The challenge will be figuring on what, and how much, to include in her analysis. “It’s really hard,” Shoop said, “because you don’t want to jam all this information in there. You just want to kind of like pop in one nugget [from time to time].”
It’ll be impossible, she knows, to satisfy every viewer.
“For instance, I’ve heard athletes say, ‘We would love to hear more background. Tell the story of us, tell the story of our competitors, tell the story of the people that are losing,’ ” Shoop said.
Their producers, however, would prefer that the announcers highlight the rowers who are winning, Shoop said. And then there are the coaches, who want the announcers to “focus on the technical elements, focus on the speed and the rhythm and not the story,” Shoop said.
But interesting stories abound in Olympic rowing, and some of the best advice she’s received, Shoop said, is to keep viewers in mind during races.
“When you’re talking, think about what makes the audience care,” she said. “Why does the audience care about this event? Why are they going to care to come and watch the rest of it?
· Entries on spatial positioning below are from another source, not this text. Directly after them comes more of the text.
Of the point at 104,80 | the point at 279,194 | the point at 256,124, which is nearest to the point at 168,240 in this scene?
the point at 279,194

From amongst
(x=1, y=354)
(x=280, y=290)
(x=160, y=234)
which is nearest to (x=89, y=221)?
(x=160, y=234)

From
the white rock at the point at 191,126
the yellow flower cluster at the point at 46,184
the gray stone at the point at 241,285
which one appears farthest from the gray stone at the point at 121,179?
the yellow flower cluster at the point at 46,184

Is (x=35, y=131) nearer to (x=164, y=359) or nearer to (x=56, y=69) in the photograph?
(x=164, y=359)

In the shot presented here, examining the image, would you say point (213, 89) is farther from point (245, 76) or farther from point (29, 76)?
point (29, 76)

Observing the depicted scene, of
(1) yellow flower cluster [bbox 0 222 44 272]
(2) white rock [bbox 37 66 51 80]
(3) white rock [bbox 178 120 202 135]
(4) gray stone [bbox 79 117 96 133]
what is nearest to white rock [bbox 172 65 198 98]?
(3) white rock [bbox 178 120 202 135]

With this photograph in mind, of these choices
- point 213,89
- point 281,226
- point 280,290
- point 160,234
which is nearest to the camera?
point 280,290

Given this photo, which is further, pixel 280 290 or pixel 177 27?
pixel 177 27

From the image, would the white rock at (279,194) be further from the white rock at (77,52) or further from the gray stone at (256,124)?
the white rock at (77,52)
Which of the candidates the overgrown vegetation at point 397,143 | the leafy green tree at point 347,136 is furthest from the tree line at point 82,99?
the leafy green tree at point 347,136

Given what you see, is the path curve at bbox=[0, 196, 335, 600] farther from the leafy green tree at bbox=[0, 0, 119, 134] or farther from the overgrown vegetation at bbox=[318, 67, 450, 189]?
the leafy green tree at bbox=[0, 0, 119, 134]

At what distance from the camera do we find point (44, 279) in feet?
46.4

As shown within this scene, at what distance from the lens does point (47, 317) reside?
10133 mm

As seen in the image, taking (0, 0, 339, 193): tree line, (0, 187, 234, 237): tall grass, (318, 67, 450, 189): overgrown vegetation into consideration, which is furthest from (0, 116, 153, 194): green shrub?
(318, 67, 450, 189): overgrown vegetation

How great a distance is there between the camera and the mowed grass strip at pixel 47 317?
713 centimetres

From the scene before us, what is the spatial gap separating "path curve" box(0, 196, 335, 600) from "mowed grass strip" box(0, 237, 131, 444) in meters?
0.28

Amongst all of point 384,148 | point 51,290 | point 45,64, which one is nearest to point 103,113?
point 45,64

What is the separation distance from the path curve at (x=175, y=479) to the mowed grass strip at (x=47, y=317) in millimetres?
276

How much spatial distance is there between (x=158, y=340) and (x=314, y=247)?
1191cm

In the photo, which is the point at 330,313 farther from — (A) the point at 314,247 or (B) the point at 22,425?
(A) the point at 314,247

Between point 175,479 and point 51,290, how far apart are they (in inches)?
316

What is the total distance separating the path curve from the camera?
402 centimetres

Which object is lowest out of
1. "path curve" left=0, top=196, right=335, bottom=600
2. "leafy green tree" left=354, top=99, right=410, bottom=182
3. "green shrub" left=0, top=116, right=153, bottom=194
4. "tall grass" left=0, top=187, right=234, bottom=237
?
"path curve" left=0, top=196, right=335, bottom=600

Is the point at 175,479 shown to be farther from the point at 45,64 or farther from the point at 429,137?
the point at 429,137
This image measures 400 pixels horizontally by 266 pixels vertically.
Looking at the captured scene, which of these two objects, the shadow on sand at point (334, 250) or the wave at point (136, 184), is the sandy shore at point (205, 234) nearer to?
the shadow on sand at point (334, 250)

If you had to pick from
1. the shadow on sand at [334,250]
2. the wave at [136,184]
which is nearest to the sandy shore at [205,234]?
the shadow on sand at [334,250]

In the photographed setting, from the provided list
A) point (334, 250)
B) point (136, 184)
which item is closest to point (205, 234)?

And that’s where telling the back story [of rowers comes in].”
With the pandemic still raging in Japan, no spectators will be allowed at events. That’s unfortunate, said Shoop, who treasures her memories of nearing the finish line with tens of thousands of fans roaring.
O’Leary has heard those cheers, too, but she’s ready to row without them.
“This experience will be different in a lot of ways,” O’Leary said on the latest episode of At Home with the Hoos. “The COVID Olympics will be like no other.”